Restrictions on Confrontation Imposed by Law
In United States v. Smith, 68 M.J. 445 (C.A.A.F. 2010) the issue was whether Smith was denied his right to confront the accuser. Webster Smith, a Coast Guard Academy Cadet, was convicted, contrary to his pleas, of attempting to disobey an order, going from his place of duty, sodomy, extortion, and indecent assault. The charges stemmed from an allegedly nonconsensual sexual encounter Smith had with Cadet SR while both were stationed at the Academy in October 2005.The Coast Guard Court of Criminal Appeals, 66 M.J. 556, affirmed. C.A.A.F. granted review.
The CAAF held that Smith was not denied his right to confront SR. Citing United States v. Banker, 60 M.J. 216 (C.A.A.F. 2004), the court concluded that Smith did not meet his burden under M.R.E. 412 of establishing that his constitutional rights were violated by the exclusion of evidence of SR's prior sexual behavior.

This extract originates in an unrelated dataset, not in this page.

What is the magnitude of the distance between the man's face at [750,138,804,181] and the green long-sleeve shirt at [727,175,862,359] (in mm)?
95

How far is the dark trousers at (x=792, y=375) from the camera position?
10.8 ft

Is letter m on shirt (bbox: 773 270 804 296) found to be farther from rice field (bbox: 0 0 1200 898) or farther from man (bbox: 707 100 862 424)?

The Banker decision requires that an accused demonstrate that the evidence in question is relevant, material, and vital to his defense in order to be entitled to the M.R.E. 412(b)(1)(C) exception. The court assumed "that the exact nature of
[SR's] indiscretion – that it involved consensual sexual relations with an enlisted member – was relevant" but determined that it was "neither material nor vital to [Smith's] defense." In so concluding, the court asserted that the issue in dispute was SR's credibility. The court found that the military judge, by permitting Smith to present evidence that SR had lied about an important "secret," adequately protected Smith's confrontation rights by giving Smith an opportunity to impeach SR's credibility. b) Concurring opinion: Judge Baker concurred in the result, also citing
Banker, but concluded that the evidence sought to be introduced by Smith was irrelevant because his "theory of admission is too farfetched to pass constitutional and M.R.E. 403 muster."
Right to Confront
United States v. Smith, 68 M.J. 445 (C.A.A.F. 2010) deals with the right to confront. The sodomy, extortion, and indecent assault charges stemmed from an allegedly nonconsensual sexual encounter Smith had with Cadet SR while both were stationed at the Academy in October 2005. SR accused Smith of extorting sexual favors from her by threatening to disclose a secret that SR had revealed to him. The government presented evidence that SR believed the secret, if revealed, could have jeopardized SR's Coast Guard career and may have violated the UCMJ. SR's testimony was the only evidence presented against Smith on these charges. The defense theory was that SR had engaged in consensual sexual activity with Smith and, sexual activity between cadets being prohibited, was lying about it in order to protect her career. In support of this theory, the defense sought the court's permission to cross-examine SR at trial about a prior false claim of sexual assault. Smith testified at a pre-trial motion hearing that during the summer of 2005, while stationed with SR at Norfolk, Virginia, Smith heard rumors from some enlisted personnel that SR had engaged in consensual sexual activity with an enlisted man (which, if true, would violate Coast Guard regulations and the UCMJ). When Smith asked SR about the rumors, SR told him that the sexual activity had occurred, but that it was nonconsensual. Smith then told the enlisted personnel who were spreading the rumors that the sexual activity was nonconsensual. Smith further testified that SR later confessed that she had lied to him, and that she had, in fact, engaged in consensual sexual activity with the enlisted man. Smith's testimony was the only evidence advanced by the defense in support of Smith's version of events. The defense sought to admit this evidence of SR's prior sexual behavior under M.R.E. 412(b)(1)(C) as "evidence the exclusion of which would violate the constitutional rights of the accused." The military judge sustained the government's objection to the evidence, but permitted the defense to inform the members that
SR's secret "was information that if revealed could have an adverse impact on her Coast Guard career, including possibly disciplinary action under the UCMJ."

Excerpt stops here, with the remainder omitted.